Dat kan door het delen van expertise over uitstapprogramma's met
Bulgaarse en Roemeense agentschappen en organisaties. Dat kan door het
inzetten van Roemeens en Bulgaars sprekende mensen bij Nederlandse
hulplijnen. Wil de staatssecretaris zich hiervoor samen met zijn
collega van Justitie inzetten?
De stapel papier die ik heb meegenomen bevat wat ervaringen die zijn
opgedaan tijdens de reis, maar ook concrete aanbevelingen die ik aan
het kabinet wil overhandigen.
De voorzitter:
Ik zal zorgen dat de leden van het kabinet en ook u allen een
exemplaar van deze brochure krijgen. Zij wordt ter inzage gelegd bij
de Handelingen.
Mevrouw Wiegman-van Meppelen Scheppink (ChristenUnie):
Voorzitter. Misschien mag ik de vergelijking trekken met de manier
waarop de staatssecretaris zich terecht krachtig heeft ingezet voor de
kinderen in kindertehuizen. Echte verandering en aanpak van de
problemen moeten in en door Roemenië en Bulgarije zelf gebeuren, maar
ik hoor graag hoe het kabinet dit concreet voor zich ziet, als het
opmerkt dat het voor het bestrijden van mensenhandel van belang is de
leef- en werksituatie in de bronlanden te verbeteren.
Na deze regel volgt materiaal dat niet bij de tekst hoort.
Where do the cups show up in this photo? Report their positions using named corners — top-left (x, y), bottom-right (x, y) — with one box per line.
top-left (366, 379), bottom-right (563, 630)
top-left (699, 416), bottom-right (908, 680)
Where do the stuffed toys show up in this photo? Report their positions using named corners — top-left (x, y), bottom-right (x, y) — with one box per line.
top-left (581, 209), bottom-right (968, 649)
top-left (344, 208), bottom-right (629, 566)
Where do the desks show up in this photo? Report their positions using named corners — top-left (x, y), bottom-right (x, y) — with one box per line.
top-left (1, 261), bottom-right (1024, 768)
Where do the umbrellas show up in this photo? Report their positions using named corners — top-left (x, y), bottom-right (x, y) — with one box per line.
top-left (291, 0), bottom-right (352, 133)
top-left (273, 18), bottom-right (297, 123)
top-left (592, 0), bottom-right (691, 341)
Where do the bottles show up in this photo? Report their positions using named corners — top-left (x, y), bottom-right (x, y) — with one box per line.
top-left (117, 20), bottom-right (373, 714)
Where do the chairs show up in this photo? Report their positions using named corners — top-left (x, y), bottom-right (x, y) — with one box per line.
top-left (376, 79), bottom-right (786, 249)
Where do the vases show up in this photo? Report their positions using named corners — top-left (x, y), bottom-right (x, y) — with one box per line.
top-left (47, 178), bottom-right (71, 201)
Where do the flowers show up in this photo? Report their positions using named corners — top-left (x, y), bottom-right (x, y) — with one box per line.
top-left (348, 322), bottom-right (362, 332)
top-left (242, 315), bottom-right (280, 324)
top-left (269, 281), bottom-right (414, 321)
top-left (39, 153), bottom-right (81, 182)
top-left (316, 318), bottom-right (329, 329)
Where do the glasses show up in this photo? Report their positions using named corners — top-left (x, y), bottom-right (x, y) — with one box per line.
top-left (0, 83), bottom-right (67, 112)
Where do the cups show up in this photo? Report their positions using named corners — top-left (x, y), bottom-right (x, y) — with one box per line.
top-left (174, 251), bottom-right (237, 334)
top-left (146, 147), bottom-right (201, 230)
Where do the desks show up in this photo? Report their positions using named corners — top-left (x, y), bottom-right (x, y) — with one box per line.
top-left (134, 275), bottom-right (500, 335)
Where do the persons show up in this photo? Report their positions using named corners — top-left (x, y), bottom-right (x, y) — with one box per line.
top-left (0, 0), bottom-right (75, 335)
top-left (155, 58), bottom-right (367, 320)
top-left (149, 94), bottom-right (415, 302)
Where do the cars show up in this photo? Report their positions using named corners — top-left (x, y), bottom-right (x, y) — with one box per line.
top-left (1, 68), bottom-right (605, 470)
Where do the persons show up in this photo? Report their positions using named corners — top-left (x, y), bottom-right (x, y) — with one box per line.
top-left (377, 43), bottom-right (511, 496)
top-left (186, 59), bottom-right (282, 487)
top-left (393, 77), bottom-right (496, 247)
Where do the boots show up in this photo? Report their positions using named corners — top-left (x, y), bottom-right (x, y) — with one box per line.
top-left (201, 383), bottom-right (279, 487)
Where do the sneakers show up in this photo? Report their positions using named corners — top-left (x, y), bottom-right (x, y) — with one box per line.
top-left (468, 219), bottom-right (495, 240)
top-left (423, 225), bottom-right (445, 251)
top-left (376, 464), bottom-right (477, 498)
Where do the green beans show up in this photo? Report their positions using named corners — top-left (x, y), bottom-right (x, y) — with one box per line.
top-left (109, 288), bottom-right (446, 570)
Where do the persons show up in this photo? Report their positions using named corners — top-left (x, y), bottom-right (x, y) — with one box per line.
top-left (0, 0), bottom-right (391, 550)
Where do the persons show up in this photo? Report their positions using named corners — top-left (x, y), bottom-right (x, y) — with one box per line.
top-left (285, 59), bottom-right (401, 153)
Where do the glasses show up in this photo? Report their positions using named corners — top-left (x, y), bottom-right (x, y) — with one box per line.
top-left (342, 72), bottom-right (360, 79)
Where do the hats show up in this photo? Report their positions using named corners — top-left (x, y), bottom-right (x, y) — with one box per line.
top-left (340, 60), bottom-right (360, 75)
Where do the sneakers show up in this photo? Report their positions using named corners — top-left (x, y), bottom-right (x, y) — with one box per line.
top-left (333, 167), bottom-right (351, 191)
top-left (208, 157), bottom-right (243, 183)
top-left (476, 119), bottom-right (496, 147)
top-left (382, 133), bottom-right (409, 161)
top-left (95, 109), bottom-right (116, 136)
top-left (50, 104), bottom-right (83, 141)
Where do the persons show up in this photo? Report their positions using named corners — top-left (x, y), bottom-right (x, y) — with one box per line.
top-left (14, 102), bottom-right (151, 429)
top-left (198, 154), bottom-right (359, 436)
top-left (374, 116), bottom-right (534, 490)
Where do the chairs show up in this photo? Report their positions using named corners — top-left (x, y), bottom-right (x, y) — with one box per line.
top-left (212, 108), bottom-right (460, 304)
Dat lijkt mij ook van belang, gezien de Matra-fondsen waarvan het
einde in zicht komt. In hoeverre is het einde verbonden aan het
bereiken van inhoudelijke doelstellingen van deze fondsen? In relatie
tot de Matra-fondsen vraag ik de regering nader in te gaan op de
toegankelijkheid van de Europese structuurfondsen voor de kleinere
organisaties in Bulgarije en Roemenië. Zij geven aan minder
gemakkelijk gebruik te maken van deze fondsen dan voorheen. Zijn de
fondsen inderdaad minder toegankelijk dan in de periode tot aan de
toetreding of is het vooral de vraag hoe de nationale regeringen zelf
het beheer van de fondsen hebben geregeld? Wat de fractie van de
ChristenUnie betreft, worden belemmeringen zoveel mogelijk voorkomen
omdat maatschappelijke organisaties een belangrijke rol spelen in de
ontwikkeling van deze beide landen.
Het kabinet wil inzetten op veiligheid en stabiliteit als prioriteit
voor de Europese Unie. De ambities zijn hoog, de uitvoering blijft
achter. Wat de fractie van de ChristenUnie betreft is er nu vooral
meer samenwerking nodig tussen de grensregio's en de doellanden, is er
meer overeenstemming gewenst over het landenbeleid en zet het kabinet
hierop komend jaar in.
De regering stelt dat het lopende traject op de Balkan stabiliteit en
veiligheid kan brengen zoals dit ook stabiliteit heeft gebracht in
Midden- en Oost-Europa. Een groot verschil is echter dat de landen op
de Balkan niet tegelijk in hetzelfde traject zitten wat juist een
gevaar kan vormen voor de regionale stabiliteit. Zonder te pleiten
voor groepstoetreding, onderstreep ik namens mijn fractie het belang
van verzoening en regionale economische integratie, zeker voor deze
regio. Hoe draagt het Europees beleid daaraan bij en hoe wordt de
stabiliteit bevorderd?
Een laatste opmerking. Onze vraag over de toetreding van Turkije is
bekend, maar ik vraag het maar weer eens. Hoe staat het met de
uitvoering van de motie-Rouvoet?
Minister Verhagen:
Mevrouw de voorzitter. Mag ik vragen op welke motie-Rouvoet mevrouw
Wiegman doelt? Ik neem aan dat hij in zijn parlementaire periode
meerdere moties heeft ingediend.
De voorzitter:
Ik zal ervoor zorgen dat u het antwoord op deze vraag snel krijgt.